## Start

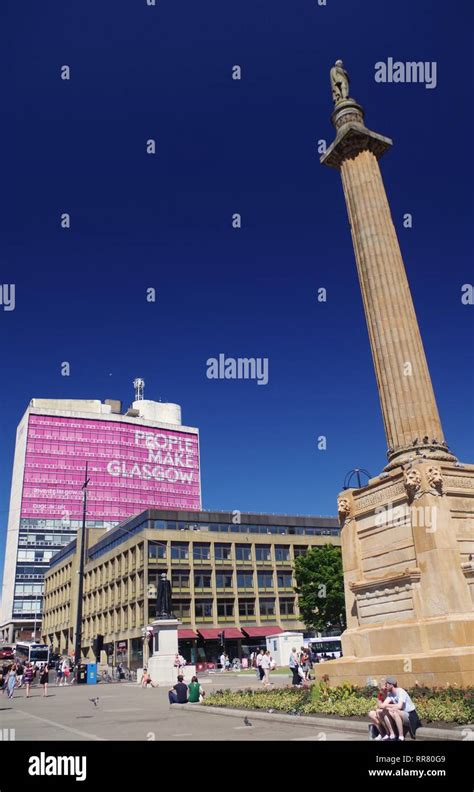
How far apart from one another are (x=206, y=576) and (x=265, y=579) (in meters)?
8.22

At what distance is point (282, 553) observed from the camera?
80875mm

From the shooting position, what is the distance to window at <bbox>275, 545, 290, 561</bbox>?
80438 mm

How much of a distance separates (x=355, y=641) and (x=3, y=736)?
9062 millimetres

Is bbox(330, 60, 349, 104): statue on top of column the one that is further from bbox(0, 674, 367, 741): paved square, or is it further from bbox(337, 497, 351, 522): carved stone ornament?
bbox(0, 674, 367, 741): paved square

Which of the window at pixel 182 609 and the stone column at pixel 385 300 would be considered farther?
the window at pixel 182 609

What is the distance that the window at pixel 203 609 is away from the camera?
73.2 m

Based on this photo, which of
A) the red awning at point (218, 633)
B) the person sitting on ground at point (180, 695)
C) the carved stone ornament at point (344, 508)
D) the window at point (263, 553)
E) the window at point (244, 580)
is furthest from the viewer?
the window at point (263, 553)

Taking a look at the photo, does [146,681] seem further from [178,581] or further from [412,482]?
[178,581]

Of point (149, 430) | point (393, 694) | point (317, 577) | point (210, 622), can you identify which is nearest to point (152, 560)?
point (210, 622)

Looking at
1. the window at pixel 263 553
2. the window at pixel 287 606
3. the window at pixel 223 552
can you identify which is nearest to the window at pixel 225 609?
the window at pixel 223 552

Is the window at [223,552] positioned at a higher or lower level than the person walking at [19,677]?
higher

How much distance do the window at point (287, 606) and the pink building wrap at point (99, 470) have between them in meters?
62.8

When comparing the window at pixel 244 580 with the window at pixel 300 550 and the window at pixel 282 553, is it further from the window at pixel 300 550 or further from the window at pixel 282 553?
the window at pixel 300 550

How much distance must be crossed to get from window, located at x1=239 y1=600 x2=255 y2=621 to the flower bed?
60.1 meters
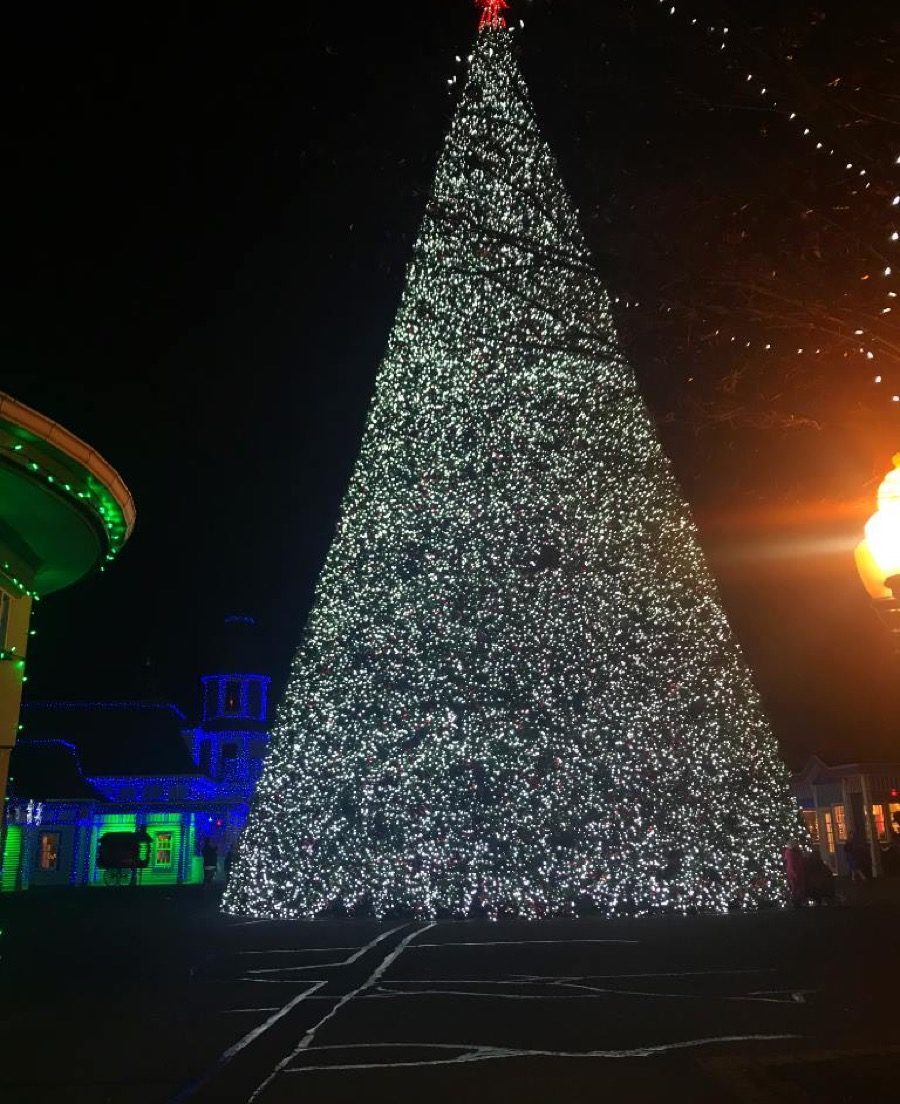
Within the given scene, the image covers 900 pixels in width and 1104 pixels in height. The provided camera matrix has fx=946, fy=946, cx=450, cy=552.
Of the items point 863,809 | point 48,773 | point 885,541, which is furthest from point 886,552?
point 48,773

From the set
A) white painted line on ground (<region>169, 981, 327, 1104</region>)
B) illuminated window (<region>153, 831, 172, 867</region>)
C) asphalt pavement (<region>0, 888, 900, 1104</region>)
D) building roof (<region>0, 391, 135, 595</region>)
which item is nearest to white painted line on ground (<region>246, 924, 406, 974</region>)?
asphalt pavement (<region>0, 888, 900, 1104</region>)

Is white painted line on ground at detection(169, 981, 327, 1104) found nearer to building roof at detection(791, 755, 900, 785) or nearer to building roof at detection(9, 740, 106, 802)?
building roof at detection(791, 755, 900, 785)

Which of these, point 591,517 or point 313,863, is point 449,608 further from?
point 313,863

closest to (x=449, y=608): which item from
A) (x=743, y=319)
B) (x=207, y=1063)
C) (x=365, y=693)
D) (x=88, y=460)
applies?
(x=365, y=693)

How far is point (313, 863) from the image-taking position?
43.3 ft

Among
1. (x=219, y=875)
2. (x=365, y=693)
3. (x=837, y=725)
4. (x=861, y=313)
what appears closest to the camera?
(x=861, y=313)

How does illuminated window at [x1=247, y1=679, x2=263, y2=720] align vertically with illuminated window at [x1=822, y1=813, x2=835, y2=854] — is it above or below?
above

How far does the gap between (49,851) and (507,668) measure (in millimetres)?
31448

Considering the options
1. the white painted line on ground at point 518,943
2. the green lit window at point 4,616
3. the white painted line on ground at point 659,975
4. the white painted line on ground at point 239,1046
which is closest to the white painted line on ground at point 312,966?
the white painted line on ground at point 518,943

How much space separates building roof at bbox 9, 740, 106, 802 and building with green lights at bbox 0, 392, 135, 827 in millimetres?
29204

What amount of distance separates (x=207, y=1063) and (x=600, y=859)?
8.24m

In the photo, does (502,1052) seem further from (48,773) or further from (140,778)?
(140,778)

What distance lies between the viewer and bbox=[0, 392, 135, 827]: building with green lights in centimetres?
731

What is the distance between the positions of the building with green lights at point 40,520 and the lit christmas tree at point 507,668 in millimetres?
4801
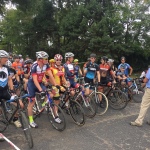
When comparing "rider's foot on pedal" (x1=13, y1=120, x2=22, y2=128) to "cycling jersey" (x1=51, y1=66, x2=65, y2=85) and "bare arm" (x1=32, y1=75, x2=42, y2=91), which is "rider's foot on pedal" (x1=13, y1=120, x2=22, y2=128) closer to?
"bare arm" (x1=32, y1=75, x2=42, y2=91)

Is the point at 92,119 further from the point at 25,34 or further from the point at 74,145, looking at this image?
the point at 25,34

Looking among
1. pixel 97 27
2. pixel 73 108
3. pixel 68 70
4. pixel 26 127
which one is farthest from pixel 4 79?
pixel 97 27

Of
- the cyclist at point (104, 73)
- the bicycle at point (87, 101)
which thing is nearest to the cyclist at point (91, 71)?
the cyclist at point (104, 73)

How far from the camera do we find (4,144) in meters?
4.39

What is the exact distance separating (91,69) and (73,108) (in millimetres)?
1968

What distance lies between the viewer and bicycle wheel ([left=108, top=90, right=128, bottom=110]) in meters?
6.96

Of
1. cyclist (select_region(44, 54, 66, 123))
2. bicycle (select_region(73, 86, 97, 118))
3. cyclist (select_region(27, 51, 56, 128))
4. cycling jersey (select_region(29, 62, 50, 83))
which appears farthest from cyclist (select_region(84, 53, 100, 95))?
cycling jersey (select_region(29, 62, 50, 83))

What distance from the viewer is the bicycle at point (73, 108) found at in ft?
17.9

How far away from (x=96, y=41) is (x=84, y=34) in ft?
8.72

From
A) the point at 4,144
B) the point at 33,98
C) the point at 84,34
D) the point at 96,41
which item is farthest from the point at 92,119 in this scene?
the point at 84,34

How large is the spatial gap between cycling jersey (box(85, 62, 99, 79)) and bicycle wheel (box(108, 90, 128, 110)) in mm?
946

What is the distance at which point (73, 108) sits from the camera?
5645mm

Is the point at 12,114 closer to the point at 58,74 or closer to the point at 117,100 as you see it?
the point at 58,74

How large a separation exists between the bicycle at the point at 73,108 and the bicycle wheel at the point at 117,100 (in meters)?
1.94
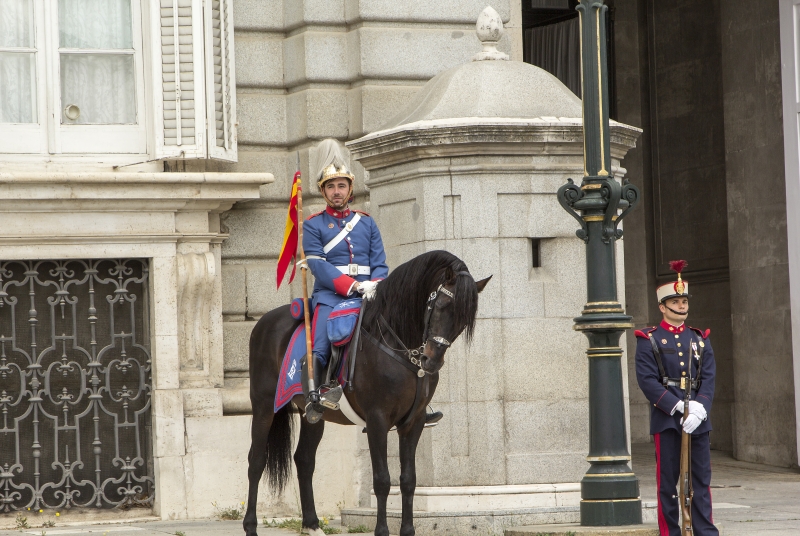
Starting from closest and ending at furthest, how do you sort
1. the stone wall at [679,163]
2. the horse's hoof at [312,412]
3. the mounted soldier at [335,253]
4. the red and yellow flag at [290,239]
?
the horse's hoof at [312,412] < the mounted soldier at [335,253] < the red and yellow flag at [290,239] < the stone wall at [679,163]

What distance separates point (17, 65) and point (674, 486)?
635 cm

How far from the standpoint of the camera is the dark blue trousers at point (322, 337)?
825cm

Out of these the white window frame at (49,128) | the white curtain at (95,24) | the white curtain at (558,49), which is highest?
the white curtain at (558,49)

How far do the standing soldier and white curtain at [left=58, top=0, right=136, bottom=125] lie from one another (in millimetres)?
5190

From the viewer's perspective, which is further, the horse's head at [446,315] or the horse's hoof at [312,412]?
the horse's hoof at [312,412]

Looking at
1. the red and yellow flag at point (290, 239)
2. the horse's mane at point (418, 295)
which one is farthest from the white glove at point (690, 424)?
the red and yellow flag at point (290, 239)

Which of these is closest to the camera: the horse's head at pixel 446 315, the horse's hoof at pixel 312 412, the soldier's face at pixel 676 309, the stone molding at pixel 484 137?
the horse's head at pixel 446 315

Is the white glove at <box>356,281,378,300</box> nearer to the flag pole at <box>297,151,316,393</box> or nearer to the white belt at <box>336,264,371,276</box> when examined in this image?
the white belt at <box>336,264,371,276</box>

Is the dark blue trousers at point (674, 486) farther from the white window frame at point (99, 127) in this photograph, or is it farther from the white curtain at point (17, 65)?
the white curtain at point (17, 65)

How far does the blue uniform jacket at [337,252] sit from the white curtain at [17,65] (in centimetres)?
359

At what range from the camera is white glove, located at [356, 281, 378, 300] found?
822 cm

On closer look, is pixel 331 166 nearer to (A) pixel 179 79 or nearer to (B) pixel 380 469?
(B) pixel 380 469

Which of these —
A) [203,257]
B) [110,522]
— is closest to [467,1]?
[203,257]

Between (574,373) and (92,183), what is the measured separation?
4.09 m
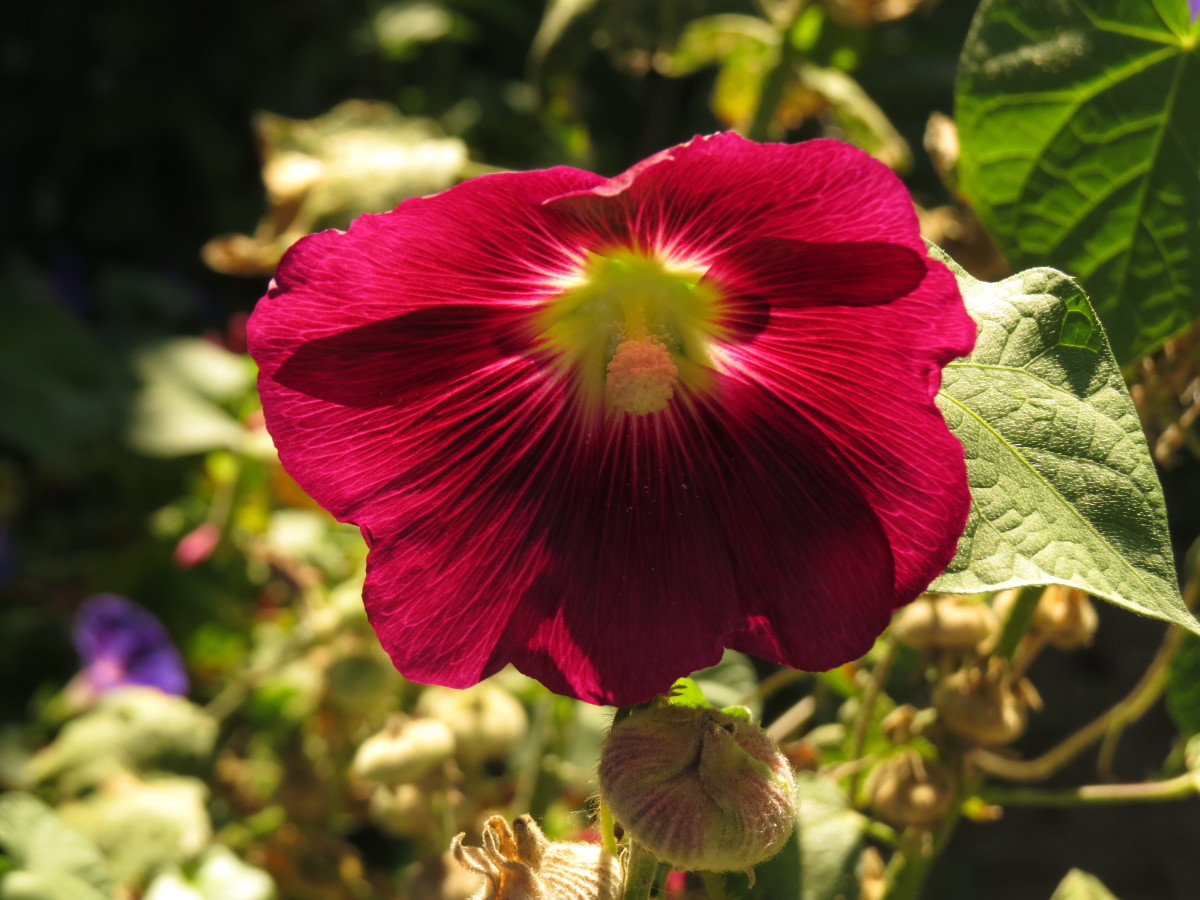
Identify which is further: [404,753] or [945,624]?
[404,753]

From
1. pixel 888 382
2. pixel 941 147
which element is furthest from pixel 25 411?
pixel 888 382

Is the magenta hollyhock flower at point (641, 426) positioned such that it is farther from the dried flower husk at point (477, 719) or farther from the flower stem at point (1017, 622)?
the dried flower husk at point (477, 719)

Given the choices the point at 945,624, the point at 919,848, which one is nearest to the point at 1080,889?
the point at 919,848

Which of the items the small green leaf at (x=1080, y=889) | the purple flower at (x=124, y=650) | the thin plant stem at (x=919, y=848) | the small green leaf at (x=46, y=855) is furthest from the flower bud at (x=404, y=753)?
the purple flower at (x=124, y=650)

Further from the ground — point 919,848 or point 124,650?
point 919,848

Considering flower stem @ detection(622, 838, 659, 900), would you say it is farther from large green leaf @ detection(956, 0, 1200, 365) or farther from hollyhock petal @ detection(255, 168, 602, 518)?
large green leaf @ detection(956, 0, 1200, 365)

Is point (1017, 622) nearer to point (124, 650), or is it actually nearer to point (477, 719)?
point (477, 719)

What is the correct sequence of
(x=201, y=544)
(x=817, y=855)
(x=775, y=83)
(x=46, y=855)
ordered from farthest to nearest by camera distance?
(x=201, y=544)
(x=775, y=83)
(x=46, y=855)
(x=817, y=855)
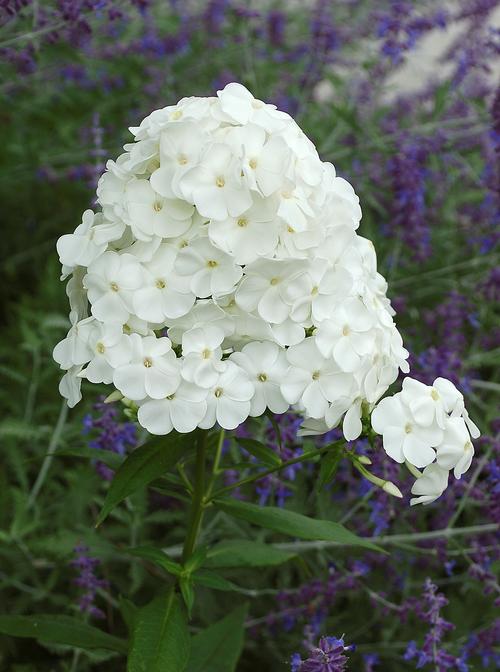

## End

**DESCRIPTION OF THE TASK**
Repeat the material verbatim from the line containing "How much distance do" through the line containing "60.1 meters", both included.

**WRITTEN SOLUTION**
How much distance do the window at point (287, 606) and the pink building wrap at point (99, 470) have between them in meters?
62.8

When comparing the window at pixel 244 580 with the window at pixel 300 550 and the window at pixel 282 553, is it further from the window at pixel 300 550 or further from the window at pixel 282 553?
the window at pixel 300 550

How much distance must be crossed to get from window, located at x1=239 y1=600 x2=255 y2=621 to the flower bed?
60.1 meters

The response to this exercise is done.